> _SET EXERCISE A_
In the Cape Henry thread below, what size range does the first post give for the fish?

> _PASSAGE SHOWN_
*****
# real time / VA Cape Henry



## AL_N_VB (Apr 3, 2002)

Bucket and crew are crushin em....7 in the box.

33 inches to 36 inches....C-N-R now...waiting fer tha cow.

Damn ....bein @ werk.....Hope they are there 2morrow


----------



## Hat80 (Sep 22, 2002)

*Thanks for the report Al.....*



Nserch4Drum said:


> Bucket and crew are crushin em....7 in the box.
> 
> 33 inches to 36 inches....C-N-R now...waiting fer tha cow.
> 
> Damn ....bein @ werk.....Hope they are there 2morrow


Do your buds a favor and stay home 2morrow.  With the luck you had this year I'm sure the fishfinder will be full of marks.  Just not the ones your buds will want to see! ....Hat


----------



## AL_N_VB (Apr 3, 2002)

YOU SUCK HAT!

For that you get this :











Merry Christmas...ya old ,decrepid,onery ,old fart....!


----------



## Hat80 (Sep 22, 2002)

*Hummm,*

I'll fight bear with bear!  Merry Christmass Al! ....Hat


----------



## NTKG (Aug 16, 2003)

wow... that was great


----------
*****
> _SET EXERCISE B_
Copy out every line of the records below that contains the word "closet".

> _SUPPLIED DATA_
*****
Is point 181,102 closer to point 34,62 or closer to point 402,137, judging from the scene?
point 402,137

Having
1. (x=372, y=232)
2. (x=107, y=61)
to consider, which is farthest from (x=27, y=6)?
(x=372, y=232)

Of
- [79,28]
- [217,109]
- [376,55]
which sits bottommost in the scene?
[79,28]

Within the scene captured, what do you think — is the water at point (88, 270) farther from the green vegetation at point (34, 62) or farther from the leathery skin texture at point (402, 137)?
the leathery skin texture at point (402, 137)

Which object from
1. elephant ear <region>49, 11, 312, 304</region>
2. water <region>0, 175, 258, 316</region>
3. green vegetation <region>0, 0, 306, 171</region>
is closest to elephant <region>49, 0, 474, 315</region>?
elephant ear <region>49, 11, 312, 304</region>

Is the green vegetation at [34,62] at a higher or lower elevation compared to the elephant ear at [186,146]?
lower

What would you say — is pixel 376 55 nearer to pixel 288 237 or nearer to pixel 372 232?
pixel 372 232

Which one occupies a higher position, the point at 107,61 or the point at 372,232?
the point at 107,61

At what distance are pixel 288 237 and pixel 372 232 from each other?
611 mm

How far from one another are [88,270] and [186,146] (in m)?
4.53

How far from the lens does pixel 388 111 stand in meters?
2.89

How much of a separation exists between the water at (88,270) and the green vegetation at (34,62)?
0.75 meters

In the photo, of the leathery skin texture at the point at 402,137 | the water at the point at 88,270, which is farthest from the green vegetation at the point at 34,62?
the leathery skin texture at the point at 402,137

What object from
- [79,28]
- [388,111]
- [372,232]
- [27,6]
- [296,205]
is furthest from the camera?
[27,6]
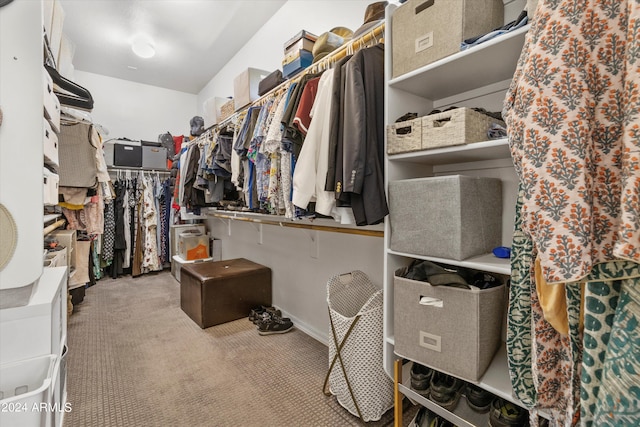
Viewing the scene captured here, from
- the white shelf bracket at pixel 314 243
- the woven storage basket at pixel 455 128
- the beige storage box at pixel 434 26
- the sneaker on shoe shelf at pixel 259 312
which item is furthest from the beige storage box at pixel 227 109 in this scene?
the woven storage basket at pixel 455 128

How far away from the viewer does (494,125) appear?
1.14 metres

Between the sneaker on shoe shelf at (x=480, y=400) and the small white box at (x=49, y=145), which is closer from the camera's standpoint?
the sneaker on shoe shelf at (x=480, y=400)

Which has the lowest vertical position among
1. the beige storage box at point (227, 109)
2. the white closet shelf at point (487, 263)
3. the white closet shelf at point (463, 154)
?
the white closet shelf at point (487, 263)

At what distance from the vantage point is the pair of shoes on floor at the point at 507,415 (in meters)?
1.06

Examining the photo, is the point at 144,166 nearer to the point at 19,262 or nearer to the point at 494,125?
the point at 19,262

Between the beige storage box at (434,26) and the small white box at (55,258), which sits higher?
the beige storage box at (434,26)

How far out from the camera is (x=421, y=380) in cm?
130

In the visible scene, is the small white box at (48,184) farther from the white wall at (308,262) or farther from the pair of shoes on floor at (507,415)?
the pair of shoes on floor at (507,415)

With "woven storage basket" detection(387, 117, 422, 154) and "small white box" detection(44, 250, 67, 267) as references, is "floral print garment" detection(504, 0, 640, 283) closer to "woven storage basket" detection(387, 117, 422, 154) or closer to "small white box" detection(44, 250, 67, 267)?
"woven storage basket" detection(387, 117, 422, 154)

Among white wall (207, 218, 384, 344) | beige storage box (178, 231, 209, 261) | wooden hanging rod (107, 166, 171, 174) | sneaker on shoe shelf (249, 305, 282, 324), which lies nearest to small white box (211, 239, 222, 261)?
beige storage box (178, 231, 209, 261)

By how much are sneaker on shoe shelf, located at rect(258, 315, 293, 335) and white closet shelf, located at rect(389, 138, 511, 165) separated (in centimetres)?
170

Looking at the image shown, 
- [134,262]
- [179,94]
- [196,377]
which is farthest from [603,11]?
[179,94]

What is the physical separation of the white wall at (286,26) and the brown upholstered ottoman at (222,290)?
2023 millimetres

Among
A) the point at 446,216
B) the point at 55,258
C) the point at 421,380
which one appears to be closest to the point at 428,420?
the point at 421,380
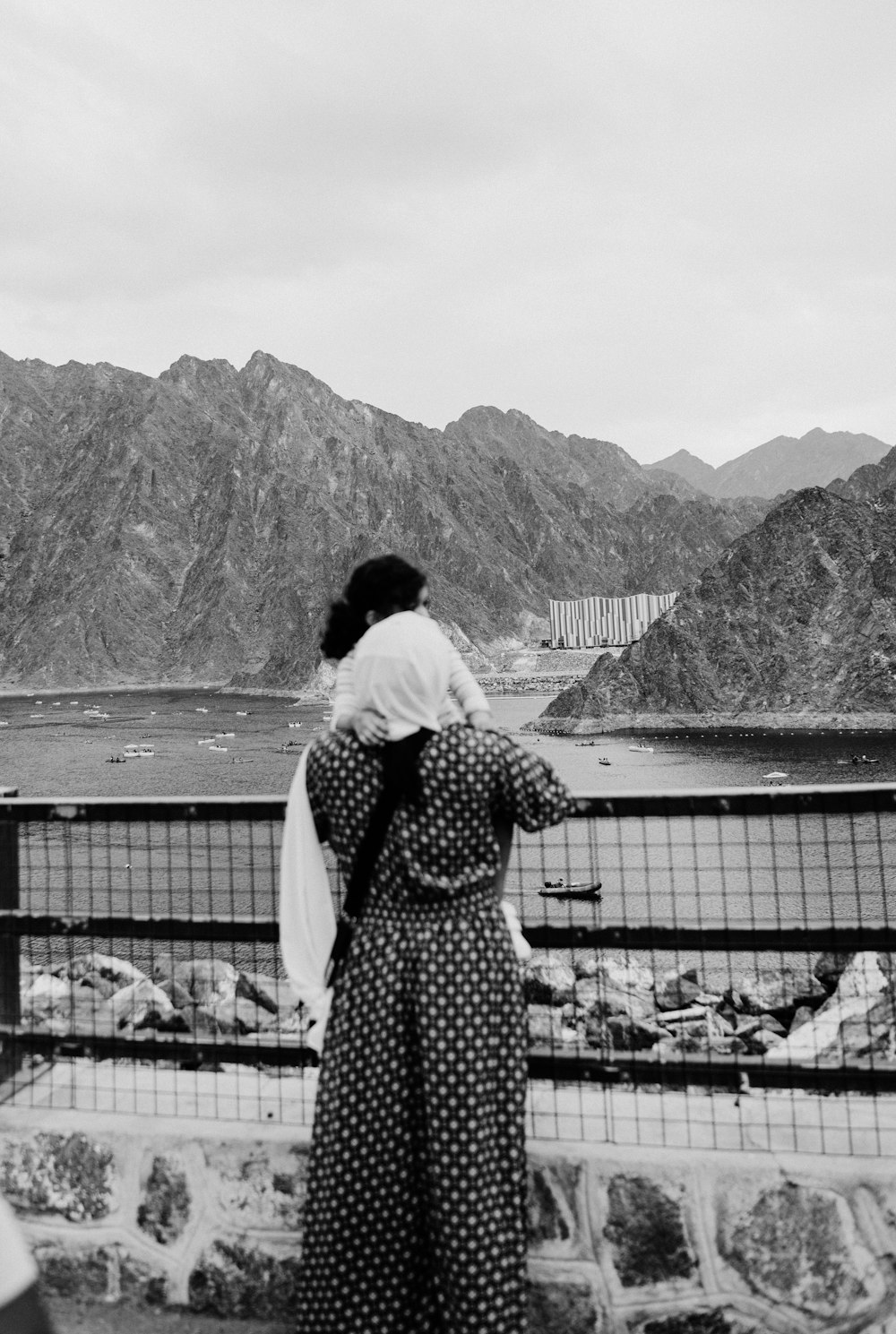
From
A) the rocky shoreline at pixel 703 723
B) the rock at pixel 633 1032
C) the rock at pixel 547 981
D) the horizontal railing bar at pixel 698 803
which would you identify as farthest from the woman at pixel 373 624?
the rocky shoreline at pixel 703 723

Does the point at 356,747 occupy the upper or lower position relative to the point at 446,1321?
upper

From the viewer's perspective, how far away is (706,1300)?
322 centimetres

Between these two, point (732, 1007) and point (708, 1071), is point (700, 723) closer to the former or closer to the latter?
point (732, 1007)

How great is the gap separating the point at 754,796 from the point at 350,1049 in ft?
4.92

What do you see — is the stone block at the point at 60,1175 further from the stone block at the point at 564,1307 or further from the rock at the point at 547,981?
the rock at the point at 547,981

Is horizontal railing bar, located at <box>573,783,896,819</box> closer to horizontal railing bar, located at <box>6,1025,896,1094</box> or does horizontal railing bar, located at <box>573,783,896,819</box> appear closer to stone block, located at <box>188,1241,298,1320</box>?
horizontal railing bar, located at <box>6,1025,896,1094</box>

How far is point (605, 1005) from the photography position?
648 cm

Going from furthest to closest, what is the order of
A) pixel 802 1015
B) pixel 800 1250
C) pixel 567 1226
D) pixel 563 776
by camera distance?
pixel 563 776 → pixel 802 1015 → pixel 567 1226 → pixel 800 1250

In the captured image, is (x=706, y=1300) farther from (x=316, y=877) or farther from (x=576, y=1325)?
(x=316, y=877)

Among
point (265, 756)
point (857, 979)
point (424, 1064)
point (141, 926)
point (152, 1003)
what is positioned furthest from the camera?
point (265, 756)

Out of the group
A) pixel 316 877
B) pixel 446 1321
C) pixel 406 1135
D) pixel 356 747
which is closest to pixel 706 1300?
pixel 446 1321

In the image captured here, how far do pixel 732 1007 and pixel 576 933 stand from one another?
10399mm

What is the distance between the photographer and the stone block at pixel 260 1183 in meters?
3.51

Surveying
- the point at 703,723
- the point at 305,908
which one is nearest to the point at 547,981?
the point at 305,908
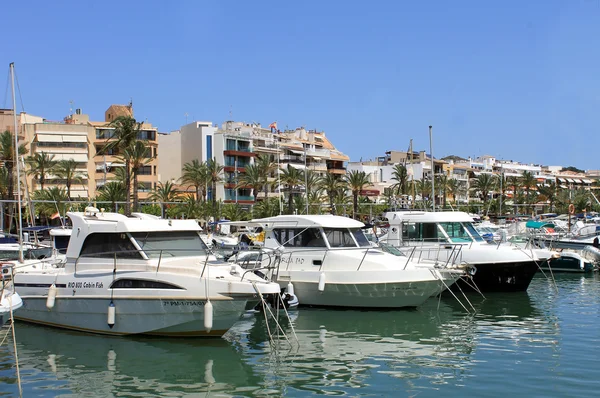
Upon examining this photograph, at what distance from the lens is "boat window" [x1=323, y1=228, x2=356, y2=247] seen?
22.7m

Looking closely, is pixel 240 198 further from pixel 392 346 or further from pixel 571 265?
pixel 392 346

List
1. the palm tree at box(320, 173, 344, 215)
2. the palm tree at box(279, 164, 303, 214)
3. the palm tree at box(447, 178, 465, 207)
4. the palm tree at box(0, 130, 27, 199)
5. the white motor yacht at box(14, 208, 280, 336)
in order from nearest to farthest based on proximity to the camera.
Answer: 1. the white motor yacht at box(14, 208, 280, 336)
2. the palm tree at box(0, 130, 27, 199)
3. the palm tree at box(279, 164, 303, 214)
4. the palm tree at box(320, 173, 344, 215)
5. the palm tree at box(447, 178, 465, 207)

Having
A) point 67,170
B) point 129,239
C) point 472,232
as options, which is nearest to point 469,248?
point 472,232

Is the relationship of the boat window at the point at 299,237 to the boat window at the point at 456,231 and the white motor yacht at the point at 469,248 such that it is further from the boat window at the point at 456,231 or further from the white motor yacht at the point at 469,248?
the boat window at the point at 456,231

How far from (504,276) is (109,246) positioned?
16.1 metres

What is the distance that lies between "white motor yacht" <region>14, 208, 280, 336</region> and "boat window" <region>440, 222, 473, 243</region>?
1223cm

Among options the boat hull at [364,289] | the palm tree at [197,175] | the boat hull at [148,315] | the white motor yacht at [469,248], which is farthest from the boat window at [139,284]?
the palm tree at [197,175]

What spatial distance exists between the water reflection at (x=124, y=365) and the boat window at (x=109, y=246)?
217cm

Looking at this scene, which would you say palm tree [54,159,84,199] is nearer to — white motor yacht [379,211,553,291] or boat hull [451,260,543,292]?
white motor yacht [379,211,553,291]

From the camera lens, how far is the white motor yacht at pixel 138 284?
52.5ft

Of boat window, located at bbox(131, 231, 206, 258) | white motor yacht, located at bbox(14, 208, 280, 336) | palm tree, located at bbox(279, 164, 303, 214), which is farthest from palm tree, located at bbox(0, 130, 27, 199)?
boat window, located at bbox(131, 231, 206, 258)

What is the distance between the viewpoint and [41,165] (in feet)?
204

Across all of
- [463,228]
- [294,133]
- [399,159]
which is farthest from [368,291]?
[399,159]

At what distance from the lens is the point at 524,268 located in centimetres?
*****
> _WRITTEN RESPONSE A_
33 to 36 inches.

> _WRITTEN RESPONSE B_
2. the white closet shelf at point (487, 263)
3. the white closet shelf at point (463, 154)
the white closet shelf at point (487, 263)
By how much are sneaker on shoe shelf, located at rect(258, 315, 293, 335) and white closet shelf, located at rect(389, 138, 511, 165) separated (in centimetres)?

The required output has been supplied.